▸ **INSTRUCTIONS TO FOLLOW**
Show each line from the rows below that contains the string "away", copied in full.

——————————

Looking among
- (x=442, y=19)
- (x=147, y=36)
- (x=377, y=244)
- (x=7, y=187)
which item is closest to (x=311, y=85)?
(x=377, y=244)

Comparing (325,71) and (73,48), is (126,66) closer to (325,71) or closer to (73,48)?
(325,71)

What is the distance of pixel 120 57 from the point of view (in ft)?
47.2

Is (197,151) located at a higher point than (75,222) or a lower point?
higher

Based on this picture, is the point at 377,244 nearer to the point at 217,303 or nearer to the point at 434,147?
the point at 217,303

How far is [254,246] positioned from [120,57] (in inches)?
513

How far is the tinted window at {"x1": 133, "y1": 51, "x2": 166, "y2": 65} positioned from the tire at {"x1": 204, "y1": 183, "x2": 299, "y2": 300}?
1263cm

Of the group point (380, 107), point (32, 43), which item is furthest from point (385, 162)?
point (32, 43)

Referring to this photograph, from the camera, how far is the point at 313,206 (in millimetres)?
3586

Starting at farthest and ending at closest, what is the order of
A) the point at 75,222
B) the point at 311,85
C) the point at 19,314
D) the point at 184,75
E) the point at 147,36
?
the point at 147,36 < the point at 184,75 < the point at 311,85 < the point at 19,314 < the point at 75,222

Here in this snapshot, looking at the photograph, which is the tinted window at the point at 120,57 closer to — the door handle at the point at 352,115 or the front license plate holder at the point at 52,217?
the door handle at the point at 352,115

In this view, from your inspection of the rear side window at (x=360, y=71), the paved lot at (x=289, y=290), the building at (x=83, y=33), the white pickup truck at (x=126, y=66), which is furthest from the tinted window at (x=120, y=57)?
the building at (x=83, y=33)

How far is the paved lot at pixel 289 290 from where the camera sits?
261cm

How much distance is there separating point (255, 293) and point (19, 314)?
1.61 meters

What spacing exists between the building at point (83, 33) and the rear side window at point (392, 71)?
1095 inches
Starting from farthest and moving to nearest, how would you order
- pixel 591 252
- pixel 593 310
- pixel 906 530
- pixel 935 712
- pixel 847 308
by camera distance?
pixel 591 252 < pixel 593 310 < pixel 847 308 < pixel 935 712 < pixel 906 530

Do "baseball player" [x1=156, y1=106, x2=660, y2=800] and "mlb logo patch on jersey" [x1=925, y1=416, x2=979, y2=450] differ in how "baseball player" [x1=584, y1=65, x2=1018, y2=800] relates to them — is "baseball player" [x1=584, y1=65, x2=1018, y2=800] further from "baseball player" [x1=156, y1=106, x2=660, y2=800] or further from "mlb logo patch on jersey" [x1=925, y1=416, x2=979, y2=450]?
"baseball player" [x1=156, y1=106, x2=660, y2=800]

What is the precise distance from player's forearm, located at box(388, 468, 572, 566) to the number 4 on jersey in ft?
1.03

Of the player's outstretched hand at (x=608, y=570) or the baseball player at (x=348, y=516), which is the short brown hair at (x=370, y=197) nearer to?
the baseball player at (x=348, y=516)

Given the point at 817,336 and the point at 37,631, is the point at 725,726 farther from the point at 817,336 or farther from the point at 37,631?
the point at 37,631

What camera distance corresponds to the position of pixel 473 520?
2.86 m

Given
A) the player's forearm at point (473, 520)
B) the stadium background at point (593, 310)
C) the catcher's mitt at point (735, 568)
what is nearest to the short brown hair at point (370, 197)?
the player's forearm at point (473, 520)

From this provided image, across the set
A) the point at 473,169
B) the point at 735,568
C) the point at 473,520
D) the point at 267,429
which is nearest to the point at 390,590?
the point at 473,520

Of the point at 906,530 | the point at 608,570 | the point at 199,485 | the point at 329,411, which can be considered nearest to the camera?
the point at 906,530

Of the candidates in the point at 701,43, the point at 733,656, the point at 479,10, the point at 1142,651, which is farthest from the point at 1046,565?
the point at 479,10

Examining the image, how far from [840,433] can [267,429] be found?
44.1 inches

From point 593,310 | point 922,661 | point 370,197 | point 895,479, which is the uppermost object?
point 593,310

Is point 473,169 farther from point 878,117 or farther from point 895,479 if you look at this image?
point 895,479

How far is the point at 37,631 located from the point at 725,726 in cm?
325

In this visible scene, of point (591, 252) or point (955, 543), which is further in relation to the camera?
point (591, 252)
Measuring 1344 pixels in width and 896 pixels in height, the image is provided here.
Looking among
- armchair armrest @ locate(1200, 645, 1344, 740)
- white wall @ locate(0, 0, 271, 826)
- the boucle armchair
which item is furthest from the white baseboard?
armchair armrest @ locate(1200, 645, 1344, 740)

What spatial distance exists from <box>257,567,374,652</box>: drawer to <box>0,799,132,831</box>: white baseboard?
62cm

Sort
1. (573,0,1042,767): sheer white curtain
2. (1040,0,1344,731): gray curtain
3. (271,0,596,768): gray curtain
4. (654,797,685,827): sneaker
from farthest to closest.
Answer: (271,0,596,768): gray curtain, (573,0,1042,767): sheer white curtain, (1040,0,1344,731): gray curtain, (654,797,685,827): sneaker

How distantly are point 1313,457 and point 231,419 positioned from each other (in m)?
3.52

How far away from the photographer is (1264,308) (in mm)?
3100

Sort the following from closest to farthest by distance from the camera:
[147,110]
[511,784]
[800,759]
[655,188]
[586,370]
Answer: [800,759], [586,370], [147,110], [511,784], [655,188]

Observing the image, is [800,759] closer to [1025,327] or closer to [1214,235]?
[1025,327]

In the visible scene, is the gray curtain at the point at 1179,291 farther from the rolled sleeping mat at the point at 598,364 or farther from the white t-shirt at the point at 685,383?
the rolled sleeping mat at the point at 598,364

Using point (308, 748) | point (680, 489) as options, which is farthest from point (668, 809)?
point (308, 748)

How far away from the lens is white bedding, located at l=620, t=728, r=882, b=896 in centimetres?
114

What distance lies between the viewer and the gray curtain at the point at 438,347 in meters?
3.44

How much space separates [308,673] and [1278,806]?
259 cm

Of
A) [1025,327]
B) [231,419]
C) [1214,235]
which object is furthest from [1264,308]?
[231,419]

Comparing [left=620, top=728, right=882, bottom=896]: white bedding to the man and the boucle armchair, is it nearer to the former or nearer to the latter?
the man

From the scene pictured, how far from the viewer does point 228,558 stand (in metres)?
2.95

——————————

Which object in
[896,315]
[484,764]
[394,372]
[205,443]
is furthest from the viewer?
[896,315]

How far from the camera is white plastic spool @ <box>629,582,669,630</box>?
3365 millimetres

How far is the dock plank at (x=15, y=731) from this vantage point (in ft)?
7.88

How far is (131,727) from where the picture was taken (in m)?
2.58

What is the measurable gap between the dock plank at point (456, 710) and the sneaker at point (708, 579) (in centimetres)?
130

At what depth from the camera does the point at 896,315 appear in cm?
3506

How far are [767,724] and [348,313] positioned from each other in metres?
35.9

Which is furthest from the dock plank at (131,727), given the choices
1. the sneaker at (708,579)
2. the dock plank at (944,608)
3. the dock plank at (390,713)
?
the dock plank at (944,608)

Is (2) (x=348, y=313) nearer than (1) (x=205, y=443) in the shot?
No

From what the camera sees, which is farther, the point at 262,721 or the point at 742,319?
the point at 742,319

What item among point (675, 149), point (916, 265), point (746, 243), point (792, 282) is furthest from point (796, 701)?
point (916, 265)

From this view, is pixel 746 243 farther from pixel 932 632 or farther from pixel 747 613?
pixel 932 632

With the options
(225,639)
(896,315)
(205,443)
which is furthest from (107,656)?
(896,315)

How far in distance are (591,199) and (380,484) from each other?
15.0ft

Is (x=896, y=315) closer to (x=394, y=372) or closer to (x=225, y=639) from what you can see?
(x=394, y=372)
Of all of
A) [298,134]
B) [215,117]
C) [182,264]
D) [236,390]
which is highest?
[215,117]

——————————

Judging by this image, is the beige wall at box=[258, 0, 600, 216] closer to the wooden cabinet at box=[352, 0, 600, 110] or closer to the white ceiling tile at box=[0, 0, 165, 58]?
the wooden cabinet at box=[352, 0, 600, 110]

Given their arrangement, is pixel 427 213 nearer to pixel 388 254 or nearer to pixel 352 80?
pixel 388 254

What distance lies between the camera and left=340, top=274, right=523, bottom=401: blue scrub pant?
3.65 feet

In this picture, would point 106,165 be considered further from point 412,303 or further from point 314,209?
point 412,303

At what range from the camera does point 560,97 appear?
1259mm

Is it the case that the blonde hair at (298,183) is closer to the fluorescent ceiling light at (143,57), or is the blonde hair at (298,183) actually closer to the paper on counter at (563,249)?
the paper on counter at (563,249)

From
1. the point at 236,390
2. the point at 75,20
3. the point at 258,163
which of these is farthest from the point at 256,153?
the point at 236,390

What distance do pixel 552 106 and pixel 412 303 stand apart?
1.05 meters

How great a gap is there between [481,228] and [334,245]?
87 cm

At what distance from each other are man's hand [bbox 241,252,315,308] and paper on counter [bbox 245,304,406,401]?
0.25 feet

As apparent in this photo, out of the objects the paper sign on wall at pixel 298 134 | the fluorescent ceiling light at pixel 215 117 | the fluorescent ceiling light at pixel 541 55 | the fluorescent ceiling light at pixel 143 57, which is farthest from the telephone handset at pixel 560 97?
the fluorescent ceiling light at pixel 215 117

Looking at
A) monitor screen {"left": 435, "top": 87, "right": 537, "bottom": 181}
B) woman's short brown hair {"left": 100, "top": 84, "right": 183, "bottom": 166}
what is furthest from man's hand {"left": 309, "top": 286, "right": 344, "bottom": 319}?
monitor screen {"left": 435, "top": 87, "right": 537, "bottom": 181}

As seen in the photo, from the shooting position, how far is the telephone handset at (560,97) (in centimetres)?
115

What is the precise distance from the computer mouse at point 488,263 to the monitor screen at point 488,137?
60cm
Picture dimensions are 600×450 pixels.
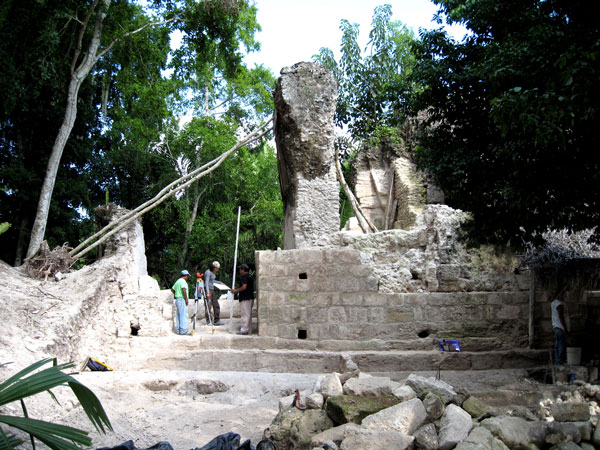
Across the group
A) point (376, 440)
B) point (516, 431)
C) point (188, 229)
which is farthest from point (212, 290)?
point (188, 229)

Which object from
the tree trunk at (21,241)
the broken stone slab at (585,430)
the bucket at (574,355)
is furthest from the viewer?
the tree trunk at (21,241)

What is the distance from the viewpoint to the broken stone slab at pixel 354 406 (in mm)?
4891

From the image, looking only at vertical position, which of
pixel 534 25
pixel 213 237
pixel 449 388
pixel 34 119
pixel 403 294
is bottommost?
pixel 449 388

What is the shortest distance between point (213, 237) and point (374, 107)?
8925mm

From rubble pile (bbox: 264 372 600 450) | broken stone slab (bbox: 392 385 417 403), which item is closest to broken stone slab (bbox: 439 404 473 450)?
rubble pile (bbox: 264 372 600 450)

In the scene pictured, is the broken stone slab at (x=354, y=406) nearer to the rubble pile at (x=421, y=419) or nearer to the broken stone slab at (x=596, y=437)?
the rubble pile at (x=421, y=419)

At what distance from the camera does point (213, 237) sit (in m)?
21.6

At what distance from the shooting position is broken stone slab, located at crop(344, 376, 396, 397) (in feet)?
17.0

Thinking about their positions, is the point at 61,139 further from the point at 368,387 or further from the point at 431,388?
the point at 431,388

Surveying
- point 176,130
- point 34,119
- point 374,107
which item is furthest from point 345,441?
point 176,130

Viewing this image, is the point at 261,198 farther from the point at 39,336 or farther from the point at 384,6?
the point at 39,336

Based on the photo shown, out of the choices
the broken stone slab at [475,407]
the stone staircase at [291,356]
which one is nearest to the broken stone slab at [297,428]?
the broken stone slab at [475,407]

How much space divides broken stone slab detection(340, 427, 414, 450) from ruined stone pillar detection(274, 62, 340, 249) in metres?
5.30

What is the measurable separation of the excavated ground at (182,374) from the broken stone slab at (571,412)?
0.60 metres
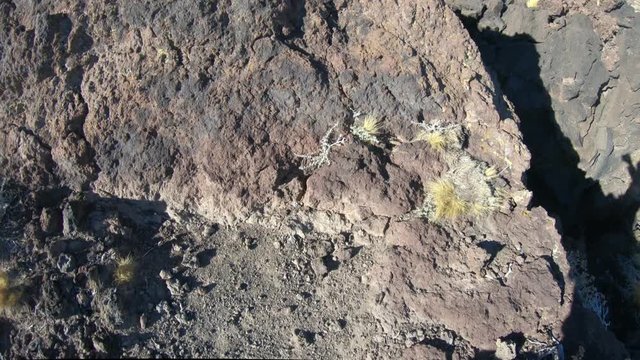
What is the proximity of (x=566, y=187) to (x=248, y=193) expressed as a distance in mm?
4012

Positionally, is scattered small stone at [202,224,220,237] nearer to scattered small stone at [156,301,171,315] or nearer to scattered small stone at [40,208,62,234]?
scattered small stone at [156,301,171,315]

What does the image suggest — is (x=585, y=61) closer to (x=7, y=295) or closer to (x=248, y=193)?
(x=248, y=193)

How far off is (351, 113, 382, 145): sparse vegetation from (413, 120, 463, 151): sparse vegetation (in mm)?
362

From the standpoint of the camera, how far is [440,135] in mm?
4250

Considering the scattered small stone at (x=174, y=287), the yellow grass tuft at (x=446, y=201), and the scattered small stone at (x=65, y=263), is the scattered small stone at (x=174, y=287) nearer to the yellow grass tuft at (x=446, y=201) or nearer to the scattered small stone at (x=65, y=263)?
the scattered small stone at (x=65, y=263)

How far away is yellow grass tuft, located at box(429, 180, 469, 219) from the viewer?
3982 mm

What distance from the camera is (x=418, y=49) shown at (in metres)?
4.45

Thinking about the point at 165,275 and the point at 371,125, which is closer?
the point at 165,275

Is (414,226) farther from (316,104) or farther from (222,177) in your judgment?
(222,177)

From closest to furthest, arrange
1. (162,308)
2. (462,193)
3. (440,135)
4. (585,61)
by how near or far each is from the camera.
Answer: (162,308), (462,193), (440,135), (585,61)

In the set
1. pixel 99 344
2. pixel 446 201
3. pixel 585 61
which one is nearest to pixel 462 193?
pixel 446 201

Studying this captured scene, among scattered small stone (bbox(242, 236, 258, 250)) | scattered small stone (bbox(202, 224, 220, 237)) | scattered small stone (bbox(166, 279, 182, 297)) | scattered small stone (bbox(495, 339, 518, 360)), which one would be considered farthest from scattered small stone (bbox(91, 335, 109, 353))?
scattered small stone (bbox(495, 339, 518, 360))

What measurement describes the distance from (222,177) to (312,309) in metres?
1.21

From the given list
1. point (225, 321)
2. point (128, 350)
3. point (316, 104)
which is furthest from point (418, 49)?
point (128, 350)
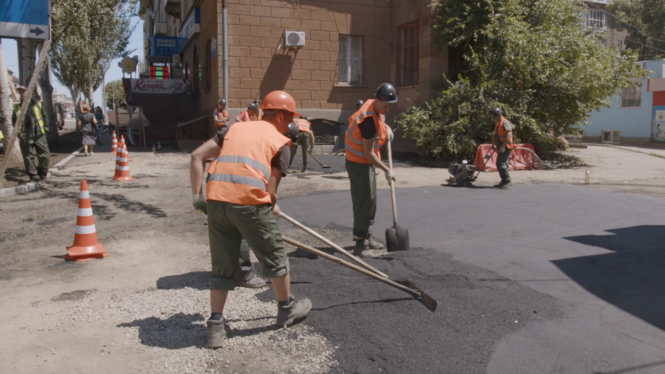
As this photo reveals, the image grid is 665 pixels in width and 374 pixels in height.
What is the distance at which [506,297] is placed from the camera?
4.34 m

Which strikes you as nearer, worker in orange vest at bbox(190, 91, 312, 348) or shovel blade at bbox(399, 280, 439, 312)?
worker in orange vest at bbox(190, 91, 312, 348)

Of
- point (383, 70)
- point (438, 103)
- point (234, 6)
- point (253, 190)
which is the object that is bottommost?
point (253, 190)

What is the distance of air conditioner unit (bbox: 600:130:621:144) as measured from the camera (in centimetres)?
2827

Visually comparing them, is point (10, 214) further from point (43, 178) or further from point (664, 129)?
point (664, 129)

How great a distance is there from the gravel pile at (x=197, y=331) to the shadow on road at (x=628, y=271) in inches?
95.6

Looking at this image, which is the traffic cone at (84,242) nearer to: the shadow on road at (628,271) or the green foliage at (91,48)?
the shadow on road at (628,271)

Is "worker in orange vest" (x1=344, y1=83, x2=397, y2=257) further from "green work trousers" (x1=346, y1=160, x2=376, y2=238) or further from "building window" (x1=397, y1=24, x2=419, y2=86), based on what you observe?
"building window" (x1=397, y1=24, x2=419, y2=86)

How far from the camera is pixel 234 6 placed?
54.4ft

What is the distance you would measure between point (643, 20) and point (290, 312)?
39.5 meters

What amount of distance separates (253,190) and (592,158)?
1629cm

——————————

▸ **EXERCISE RESPONSE**
How far away from the photographer is (1264,308) (in mm)?
How far away from the lens is white bedding, located at l=620, t=728, r=882, b=896 in centimetres?
How far away is yellow grass tuft, located at box(429, 180, 469, 219) from the viewer?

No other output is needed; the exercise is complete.